MARLEE HOSHO ROSS is an ordained Zen chaplain, and says she is now “doing the work that I’m meant to do.” A graduate of comparative religions and philosophy from University of Toronto’s Trinity College, Marlee says she has always been interested in the study of language and stories, and that interest led her to an earlier career as a Speech Language Pathologist in Vancouver schools.
“The thread of who we are runs through us; it’s already there and it shapes our character,” she says. “Now, I am a great lover of both language and silence.”
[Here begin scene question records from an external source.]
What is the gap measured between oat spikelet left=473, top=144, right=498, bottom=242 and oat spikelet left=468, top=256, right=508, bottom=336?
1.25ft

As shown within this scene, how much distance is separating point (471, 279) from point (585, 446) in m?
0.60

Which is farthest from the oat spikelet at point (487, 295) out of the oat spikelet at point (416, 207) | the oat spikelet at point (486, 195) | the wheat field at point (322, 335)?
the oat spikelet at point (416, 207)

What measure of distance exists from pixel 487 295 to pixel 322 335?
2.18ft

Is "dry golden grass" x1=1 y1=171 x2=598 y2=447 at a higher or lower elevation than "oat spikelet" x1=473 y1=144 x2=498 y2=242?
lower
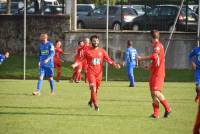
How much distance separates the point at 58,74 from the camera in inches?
1394

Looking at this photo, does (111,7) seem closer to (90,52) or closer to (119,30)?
(119,30)

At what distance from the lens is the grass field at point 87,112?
1634cm

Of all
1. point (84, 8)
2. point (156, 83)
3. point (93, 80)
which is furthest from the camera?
point (84, 8)

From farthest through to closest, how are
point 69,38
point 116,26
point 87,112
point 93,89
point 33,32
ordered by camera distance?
1. point 116,26
2. point 33,32
3. point 69,38
4. point 93,89
5. point 87,112

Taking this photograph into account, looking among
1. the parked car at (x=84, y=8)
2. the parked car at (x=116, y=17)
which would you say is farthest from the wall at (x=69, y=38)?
the parked car at (x=84, y=8)

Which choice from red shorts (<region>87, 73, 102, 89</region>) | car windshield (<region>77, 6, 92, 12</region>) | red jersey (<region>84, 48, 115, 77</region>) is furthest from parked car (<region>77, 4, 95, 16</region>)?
red shorts (<region>87, 73, 102, 89</region>)

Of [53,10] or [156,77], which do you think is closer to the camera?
[156,77]

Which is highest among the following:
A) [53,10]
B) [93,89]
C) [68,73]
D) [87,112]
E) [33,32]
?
[53,10]

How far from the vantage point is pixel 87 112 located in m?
20.2

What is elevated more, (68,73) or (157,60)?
(157,60)

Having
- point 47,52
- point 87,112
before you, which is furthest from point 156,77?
point 47,52

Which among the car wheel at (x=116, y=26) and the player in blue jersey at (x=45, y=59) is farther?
the car wheel at (x=116, y=26)

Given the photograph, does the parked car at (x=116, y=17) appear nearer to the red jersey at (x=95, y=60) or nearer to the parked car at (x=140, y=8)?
the parked car at (x=140, y=8)

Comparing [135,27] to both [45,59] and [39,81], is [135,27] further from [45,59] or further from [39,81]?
[39,81]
Marlee acknowledges it takes great courage to grow older and embrace age as an “enlarging,” not “diminishing” experience.
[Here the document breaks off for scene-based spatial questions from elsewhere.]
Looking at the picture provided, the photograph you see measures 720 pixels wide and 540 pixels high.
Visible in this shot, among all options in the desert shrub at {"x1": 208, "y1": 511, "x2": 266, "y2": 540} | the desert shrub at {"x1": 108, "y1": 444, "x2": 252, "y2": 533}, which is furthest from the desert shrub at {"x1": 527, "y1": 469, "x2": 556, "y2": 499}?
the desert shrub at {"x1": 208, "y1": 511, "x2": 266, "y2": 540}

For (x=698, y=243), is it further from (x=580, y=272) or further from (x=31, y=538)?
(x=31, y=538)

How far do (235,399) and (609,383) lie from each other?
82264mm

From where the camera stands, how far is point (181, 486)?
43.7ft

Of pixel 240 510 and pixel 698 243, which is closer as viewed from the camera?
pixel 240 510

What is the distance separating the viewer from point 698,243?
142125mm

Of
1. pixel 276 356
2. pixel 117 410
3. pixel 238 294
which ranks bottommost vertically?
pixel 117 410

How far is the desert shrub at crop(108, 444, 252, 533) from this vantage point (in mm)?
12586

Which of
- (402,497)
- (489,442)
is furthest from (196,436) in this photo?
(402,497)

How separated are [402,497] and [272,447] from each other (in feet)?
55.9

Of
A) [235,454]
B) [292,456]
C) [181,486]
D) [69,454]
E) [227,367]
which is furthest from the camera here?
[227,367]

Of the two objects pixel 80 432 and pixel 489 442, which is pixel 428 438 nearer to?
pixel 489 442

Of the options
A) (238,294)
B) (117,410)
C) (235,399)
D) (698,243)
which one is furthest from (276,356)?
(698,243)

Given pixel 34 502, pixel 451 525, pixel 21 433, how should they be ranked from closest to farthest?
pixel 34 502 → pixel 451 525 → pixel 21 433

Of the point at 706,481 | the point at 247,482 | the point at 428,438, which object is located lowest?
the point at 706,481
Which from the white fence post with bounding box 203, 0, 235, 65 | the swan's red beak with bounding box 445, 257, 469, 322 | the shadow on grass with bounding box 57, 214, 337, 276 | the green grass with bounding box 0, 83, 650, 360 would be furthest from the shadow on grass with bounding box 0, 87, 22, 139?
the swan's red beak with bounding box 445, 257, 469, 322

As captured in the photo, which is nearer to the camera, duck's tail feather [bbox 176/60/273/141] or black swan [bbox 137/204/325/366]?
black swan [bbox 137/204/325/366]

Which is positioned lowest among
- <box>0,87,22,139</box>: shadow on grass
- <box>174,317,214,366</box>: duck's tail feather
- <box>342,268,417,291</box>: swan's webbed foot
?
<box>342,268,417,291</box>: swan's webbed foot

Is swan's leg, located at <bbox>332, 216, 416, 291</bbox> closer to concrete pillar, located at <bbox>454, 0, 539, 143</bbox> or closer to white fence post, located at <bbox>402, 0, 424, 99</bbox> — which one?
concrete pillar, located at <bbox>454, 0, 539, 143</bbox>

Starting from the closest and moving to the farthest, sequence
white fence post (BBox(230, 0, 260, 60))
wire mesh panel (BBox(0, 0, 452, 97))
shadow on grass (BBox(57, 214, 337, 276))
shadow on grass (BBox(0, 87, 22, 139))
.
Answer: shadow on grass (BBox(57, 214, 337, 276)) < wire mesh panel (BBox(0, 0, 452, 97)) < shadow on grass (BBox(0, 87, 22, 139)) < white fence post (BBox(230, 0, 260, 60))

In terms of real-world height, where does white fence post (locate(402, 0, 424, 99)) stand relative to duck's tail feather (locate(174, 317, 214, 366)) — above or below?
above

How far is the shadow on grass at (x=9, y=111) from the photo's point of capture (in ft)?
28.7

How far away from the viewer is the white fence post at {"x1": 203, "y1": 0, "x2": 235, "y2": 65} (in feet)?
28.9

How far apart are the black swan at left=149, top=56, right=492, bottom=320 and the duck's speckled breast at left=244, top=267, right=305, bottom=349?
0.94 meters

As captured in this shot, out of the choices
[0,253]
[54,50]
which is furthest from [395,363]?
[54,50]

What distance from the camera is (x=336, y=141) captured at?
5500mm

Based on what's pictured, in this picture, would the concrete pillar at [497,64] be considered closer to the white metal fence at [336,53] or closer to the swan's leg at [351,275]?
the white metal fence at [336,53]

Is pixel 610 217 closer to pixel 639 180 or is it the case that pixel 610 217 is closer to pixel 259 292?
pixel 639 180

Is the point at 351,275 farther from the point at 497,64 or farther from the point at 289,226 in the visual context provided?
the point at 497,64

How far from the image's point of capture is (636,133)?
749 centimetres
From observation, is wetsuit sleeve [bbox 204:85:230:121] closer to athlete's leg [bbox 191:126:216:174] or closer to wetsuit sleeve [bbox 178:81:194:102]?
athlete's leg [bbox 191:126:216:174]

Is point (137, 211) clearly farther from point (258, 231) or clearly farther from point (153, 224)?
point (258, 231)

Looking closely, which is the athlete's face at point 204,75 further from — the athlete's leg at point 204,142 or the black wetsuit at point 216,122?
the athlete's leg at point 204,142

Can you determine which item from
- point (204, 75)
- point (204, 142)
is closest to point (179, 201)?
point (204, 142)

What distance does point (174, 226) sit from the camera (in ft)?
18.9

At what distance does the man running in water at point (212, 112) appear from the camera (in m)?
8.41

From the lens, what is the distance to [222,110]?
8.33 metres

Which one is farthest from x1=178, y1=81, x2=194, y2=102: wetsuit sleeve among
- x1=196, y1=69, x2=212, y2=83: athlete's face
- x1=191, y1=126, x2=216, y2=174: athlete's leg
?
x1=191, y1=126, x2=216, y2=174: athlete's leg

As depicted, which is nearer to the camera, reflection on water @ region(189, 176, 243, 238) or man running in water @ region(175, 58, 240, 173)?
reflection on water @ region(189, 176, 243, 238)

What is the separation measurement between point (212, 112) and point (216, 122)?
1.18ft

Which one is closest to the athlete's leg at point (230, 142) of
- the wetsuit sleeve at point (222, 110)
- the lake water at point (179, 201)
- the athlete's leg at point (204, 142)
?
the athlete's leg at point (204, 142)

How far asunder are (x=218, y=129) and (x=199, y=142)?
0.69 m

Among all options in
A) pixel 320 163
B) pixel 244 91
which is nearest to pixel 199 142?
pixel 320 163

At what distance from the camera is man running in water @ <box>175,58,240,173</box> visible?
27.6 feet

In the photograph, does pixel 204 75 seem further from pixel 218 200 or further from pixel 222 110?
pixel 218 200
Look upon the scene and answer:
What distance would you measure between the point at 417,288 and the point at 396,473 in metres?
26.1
“It’s a time of great vitality,” she says, acknowledging the importance of managing and nurturing physical energy to open mental and emotional space to live alongside others and to serve the world with our gifts.
“It’s about love,” she concludes, “and trusting yourself to be who you really are.”
MAURO AZZANO noticed, when he returned my call, that the last four digits of my phone number spell my surname. “Images stick with you,” says the perceptive author of four Ian McBriar murder mystery novels. He “writes” scenes in his head as he runs to and from work as a network analyst in Richmond.
The first story came to him from a real-life event he witnessed when, as a late teen, he was delivering pizzas in Toronto. Forty years later, he finally had to tell it, and that’s when the first book emerged in print.
“Only you can stop you,” says Mauro, who still teaches college part-time and runs half-marathons regularly.
“If you’re breathing, you are capable of change.”
Mauro also happens to be the trickster “Father Christmas” responsible for decorating the Lions Gate Bridge lions from 1994-2011 in memory of a close friend. Of pursuing your dreams, he says, “Never give up!”